Working night audit as I type. Meaning we get paid to stand around. Lots of thinking time, and in this near delusional state, being awake since nine, I saw something that caught my eye. A blog button? I'll give it a shot. Humor me a moment, then!

In the short time that has passed since my arrival I continue to enjoy every minute. I check several times a day for anything new. Absolutely love everyone here.

Read a few other blogs, interviews and whatnot. And what would you know, people having the same things I do!

Like TJ over there, I also have constant streams of never ending thoughts running amok in my head much faster than I can consciously process. rcallaci even speaks to his own characters! I'm not the only one! Hoorah.

To every person here I examine I only find another quirk I myself possess! It's wonderful to be cursed with boundless, endless creativity and no skill whatsoever to refine it. How I wish I had paid attention in my English and grammar classes!
I'd be attempting to write now if I wasn't almost sleepwalking.

I literally have at least six new ideas every hour or so but forget them or never elaborate.

The struggle then is to recall, write down and format said stories I've invented. Everything works together perfectly until that point. I can invent epics here upstairs but as soon as I outsource the job to my fingers to hit a keyboard, something stops the gears.

Fear.I know I have good ideas. But it seems as soon as I attempt to refine them and smelt them all together...They just sound stupid. Something in my mind tells me 'Other people won't like this as much as you do. Look at how you're writing, it's all wrong, no one would ever enjoy reading that!'

And I cringe and jam the backspace until the page is clear. I don't usually show it but I take everything personally. It's a terrible habit. Even bland, blanket statements cut deep. 'What if someone absolutely hates it?' I can hear them now. 'You should give up.' I know no one would actually say that. But that doesn't stop the mind from wandering though.

■ **Direction a**
Which lines in the records below contain the string "photo"? Gather and copy each such line in full, matching case exactly.

■ **Data lines**

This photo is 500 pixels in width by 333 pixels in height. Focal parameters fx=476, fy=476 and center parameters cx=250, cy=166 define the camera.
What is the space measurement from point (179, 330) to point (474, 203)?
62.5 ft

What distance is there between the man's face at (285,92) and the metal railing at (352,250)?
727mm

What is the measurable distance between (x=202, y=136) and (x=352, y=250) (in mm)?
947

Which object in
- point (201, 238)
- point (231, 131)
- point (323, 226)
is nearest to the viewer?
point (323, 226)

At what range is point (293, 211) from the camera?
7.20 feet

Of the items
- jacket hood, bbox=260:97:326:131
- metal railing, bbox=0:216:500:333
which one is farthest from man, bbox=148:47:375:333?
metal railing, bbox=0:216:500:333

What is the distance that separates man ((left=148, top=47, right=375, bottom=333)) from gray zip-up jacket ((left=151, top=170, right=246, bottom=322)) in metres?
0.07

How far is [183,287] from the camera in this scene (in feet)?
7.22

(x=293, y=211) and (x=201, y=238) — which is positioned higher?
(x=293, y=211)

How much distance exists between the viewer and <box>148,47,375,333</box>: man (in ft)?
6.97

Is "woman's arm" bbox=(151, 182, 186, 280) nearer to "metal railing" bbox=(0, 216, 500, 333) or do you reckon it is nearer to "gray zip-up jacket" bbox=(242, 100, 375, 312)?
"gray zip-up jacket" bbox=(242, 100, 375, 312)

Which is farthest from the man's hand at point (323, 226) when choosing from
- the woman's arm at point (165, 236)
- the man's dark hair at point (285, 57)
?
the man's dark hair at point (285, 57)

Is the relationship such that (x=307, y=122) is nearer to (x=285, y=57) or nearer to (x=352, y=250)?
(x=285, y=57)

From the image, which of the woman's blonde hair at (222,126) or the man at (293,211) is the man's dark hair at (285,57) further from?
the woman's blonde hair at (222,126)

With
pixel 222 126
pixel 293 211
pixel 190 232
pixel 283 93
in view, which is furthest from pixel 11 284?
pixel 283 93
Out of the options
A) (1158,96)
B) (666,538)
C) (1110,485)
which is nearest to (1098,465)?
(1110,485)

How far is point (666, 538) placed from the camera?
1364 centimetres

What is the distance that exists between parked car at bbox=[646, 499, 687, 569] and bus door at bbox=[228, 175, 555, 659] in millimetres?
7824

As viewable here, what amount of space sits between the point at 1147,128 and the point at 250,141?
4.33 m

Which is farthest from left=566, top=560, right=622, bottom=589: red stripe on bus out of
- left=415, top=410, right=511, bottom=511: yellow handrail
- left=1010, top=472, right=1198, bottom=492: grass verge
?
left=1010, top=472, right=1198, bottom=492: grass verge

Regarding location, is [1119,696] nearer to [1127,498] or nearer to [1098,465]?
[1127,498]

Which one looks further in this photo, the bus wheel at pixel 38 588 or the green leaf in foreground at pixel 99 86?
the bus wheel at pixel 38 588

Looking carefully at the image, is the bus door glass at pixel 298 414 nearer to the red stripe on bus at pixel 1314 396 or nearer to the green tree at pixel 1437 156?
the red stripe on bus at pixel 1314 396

■ **Direction b**
Print the part of the night-audit blog post starting at "I literally have" and ending at "stops the gears.", word for word.

■ **Complete answer a**
This photo is 500 pixels in width by 333 pixels in height. Focal parameters fx=476, fy=476 and center parameters cx=250, cy=166 define the camera.
Which one looks further in this photo, the bus wheel at pixel 38 588 or the green leaf in foreground at pixel 99 86?

■ **Complete answer b**
I literally have at least six new ideas every hour or so but forget them or never elaborate.

The struggle then is to recall, write down and format said stories I've invented. Everything works together perfectly until that point. I can invent epics here upstairs but as soon as I outsource the job to my fingers to hit a keyboard, something stops the gears.